4. Tua relação com o Rio Grande do Sul sempre foi bem próxima. Fala um pouco sobre isso e conta como é a tua rotina aqui no Estado quando tu vem pra cá.
Bah, eu pensei até num "bah" pra começar essa resposta, porque na verdade nem sei por onde começar. Depende muito de onde estou e do tempo disponível, que normalmente é escasso parar passeios, mas só de estar bandeando por essas estradas, ouvindo esse sotaque e lembrando do passado da família do meu pai, já vem sempre uma emoção diferente. No Opinião vi uns bons shows de reggae, e vamos tocar um reggaezinho lá também. Vi Coldplay e Bob Dylan em Porto Alegre também. Mas o momento mais emocionante de todos ...foi no Alegrete, terra do meu avô. Ele tinha falecido uns 4 meses antes e eu só tinha ido lá na barriga da minha mãe. Era a primeira vez que eu pisava no Alegrete e já cheguei na hora da feira do livro, no Calçadão e disse que iria cantar uma música em homenagem ao vô Acélio Contino, acompanhado por um primo de São Gabriel e outros parentes presentes. Eu não esperava que o povo todo cantasse tão forte e com tanta emoção junto com a gente. E foi assim que cantei do início ao fim com as lágrimas correndo soltas o Canto Alegretense pela primeira vez na vida. Inesquecível e meus olhos se enchem de água só de lembrar.
5. Depois de 25 anos, tu te considera um artista realmente "sem crise"? O que te move hoje em dia? O que faz a tua mente continuar compondo, com vontade de pegar a estrada, subir no palco, etc?

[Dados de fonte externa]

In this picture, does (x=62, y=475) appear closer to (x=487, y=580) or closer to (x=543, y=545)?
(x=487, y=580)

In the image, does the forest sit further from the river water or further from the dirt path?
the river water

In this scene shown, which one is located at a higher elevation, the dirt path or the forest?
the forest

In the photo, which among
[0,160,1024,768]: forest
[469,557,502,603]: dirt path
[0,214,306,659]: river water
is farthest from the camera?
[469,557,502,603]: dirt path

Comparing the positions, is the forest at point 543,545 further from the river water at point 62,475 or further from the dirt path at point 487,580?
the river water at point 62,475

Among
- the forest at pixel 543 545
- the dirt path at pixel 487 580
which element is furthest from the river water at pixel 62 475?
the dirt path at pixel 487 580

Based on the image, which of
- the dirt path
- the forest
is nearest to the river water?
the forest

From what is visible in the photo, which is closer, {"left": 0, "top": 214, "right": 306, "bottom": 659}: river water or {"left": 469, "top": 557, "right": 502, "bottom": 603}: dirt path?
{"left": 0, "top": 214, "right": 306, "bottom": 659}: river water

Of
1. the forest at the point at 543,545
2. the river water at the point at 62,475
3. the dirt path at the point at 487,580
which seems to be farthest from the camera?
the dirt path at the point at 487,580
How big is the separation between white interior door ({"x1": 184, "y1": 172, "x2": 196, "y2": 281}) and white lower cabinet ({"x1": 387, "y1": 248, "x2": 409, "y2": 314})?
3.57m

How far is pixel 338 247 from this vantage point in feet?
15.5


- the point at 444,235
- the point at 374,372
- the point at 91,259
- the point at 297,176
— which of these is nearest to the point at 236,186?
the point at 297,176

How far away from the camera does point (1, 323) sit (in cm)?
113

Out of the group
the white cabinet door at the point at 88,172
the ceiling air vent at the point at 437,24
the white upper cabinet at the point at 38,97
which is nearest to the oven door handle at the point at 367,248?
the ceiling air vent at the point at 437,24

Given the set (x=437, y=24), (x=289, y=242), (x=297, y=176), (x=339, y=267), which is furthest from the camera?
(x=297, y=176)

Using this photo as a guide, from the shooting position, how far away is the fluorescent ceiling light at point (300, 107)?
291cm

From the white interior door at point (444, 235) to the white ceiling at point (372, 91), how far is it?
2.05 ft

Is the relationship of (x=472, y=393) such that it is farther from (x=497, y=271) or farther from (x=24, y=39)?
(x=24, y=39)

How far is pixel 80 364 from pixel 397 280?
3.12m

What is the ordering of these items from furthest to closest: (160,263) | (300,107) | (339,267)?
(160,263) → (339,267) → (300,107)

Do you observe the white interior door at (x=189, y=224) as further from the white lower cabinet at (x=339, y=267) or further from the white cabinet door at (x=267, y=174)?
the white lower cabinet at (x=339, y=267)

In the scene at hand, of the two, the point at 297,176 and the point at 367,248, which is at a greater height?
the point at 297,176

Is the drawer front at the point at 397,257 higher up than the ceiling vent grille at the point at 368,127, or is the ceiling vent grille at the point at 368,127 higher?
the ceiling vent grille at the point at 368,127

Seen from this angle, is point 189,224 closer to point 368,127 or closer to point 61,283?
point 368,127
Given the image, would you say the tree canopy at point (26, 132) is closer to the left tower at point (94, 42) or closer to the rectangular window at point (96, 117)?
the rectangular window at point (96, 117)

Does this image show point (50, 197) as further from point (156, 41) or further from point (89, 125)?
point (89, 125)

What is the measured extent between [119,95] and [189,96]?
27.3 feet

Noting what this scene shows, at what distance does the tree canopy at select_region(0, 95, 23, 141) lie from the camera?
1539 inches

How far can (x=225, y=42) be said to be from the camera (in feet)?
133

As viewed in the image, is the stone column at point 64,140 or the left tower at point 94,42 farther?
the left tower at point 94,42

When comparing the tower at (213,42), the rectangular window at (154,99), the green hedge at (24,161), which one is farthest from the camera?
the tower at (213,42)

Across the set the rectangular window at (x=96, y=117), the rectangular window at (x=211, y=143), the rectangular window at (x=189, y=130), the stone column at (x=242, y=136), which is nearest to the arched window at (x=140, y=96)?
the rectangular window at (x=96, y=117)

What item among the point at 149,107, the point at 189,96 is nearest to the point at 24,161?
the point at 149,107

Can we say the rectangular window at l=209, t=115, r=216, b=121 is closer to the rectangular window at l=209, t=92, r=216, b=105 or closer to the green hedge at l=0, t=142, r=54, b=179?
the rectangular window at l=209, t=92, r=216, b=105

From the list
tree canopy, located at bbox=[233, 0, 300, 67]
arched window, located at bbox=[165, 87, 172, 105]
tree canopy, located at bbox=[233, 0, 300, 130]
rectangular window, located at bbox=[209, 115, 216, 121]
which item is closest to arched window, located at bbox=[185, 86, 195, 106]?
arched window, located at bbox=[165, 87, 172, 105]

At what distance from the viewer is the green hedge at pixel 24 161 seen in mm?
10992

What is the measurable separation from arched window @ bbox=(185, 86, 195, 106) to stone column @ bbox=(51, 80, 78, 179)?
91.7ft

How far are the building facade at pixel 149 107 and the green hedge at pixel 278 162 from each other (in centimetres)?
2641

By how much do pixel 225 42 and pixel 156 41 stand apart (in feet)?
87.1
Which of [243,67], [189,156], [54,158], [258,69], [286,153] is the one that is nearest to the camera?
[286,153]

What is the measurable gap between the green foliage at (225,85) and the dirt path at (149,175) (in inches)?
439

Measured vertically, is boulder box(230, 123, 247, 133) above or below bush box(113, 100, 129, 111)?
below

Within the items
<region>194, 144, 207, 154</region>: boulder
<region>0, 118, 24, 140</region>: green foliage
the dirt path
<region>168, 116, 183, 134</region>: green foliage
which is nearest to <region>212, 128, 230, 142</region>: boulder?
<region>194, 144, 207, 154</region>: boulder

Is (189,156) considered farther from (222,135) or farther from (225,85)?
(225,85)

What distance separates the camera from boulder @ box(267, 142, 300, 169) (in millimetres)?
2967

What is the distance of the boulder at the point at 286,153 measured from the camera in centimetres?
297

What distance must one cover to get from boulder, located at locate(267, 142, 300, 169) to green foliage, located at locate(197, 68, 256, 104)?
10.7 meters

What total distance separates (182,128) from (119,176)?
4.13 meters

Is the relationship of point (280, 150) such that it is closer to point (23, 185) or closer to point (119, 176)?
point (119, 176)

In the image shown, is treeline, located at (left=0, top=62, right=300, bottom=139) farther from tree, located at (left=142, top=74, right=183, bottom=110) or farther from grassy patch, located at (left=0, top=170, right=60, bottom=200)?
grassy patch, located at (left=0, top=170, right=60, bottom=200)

Nunca fui "sem crise", acho que o que me move é uma constante vontade de transformar o mundo e a mim mesmo, e a certeza de que todos temos o poder de inspirar o próximo e de ser inspirados. Tenho sorte de poder me comunicar com tanta gente, e por isso inspirar e me inspirar mais ainda. Sempre busquei isso. Amo fazer o que eu faço e me arrepio literalmente nos shows e nas palestras, quase sempre. Isso é impressionante. Sou muito sensível e sei o significado profundo que pode ter uma simples frase gaguejada por um fã, ou um olhar. Acredito muito na força das palavras, e da música.Sem crise era só o nome de um disco, mas sou bem caótico, um pouco ansioso às vezes, outras horas meio zen demais, sempre questionador, mas procuro manter a vibe boa, ser gentil e atencioso. O que tem de diferente hoje em dia e não rolava muito é a troca rápida de informação com os fãs pelo instagram e pelo facebook. Antes eu respondia cartas, e tem umas que lembro até hoje. Agora a internet é um leque infinito e eu resolvi começar a falar com a galera pelo meu canal do youtube também. Meu primeiro bate-papo foi com o rapper Fabio Brazza, e já vou botar outros no ar.
O rapper leva ao Opinião (Rua José do Patrocínio, 834) o show Sem Crise, neste domingo, às 21h. No repertório, entram sucessos dos seus 25 anos de carreira, como Retrato de um Playboy, 2345meia78? e Cachimbo da Paz. A abertura fica por conta do músico angolano Kanhanga SportRap. Os ingressos custam a partir de R$ 55 (pista, promocional) nas lojas Youcom e Multisom e no link bit.ly/pensadorshow.